* **YOUR ASSIGNMENT**: From the line containing "キュンキュンのコイン追加(課金)画面" onward to the last line of the data below, copy each line exactly and add nothing.

Web page caption snippets

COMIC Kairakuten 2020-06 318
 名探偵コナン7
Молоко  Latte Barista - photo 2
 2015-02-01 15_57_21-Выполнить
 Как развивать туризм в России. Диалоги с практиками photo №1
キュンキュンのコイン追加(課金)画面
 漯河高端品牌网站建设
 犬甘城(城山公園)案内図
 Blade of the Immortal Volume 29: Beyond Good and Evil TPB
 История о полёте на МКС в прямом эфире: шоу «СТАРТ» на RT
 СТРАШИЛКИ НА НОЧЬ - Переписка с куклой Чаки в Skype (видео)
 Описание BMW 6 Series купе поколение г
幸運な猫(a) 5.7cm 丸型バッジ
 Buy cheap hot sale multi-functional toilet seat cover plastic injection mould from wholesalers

* **RESULT BELOW**:
キュンキュンのコイン追加(課金)画面
 漯河高端品牌网站建设
 犬甘城(城山公園)案内図
 Blade of the Immortal Volume 29: Beyond Good and Evil TPB
 История о полёте на МКС в прямом эфире: шоу «СТАРТ» на RT
 СТРАШИЛКИ НА НОЧЬ - Переписка с куклой Чаки в Skype (видео)
 Описание BMW 6 Series купе поколение г
幸運な猫(a) 5.7cm 丸型バッジ
 Buy cheap hot sale multi-functional toilet seat cover plastic injection mould from wholesalers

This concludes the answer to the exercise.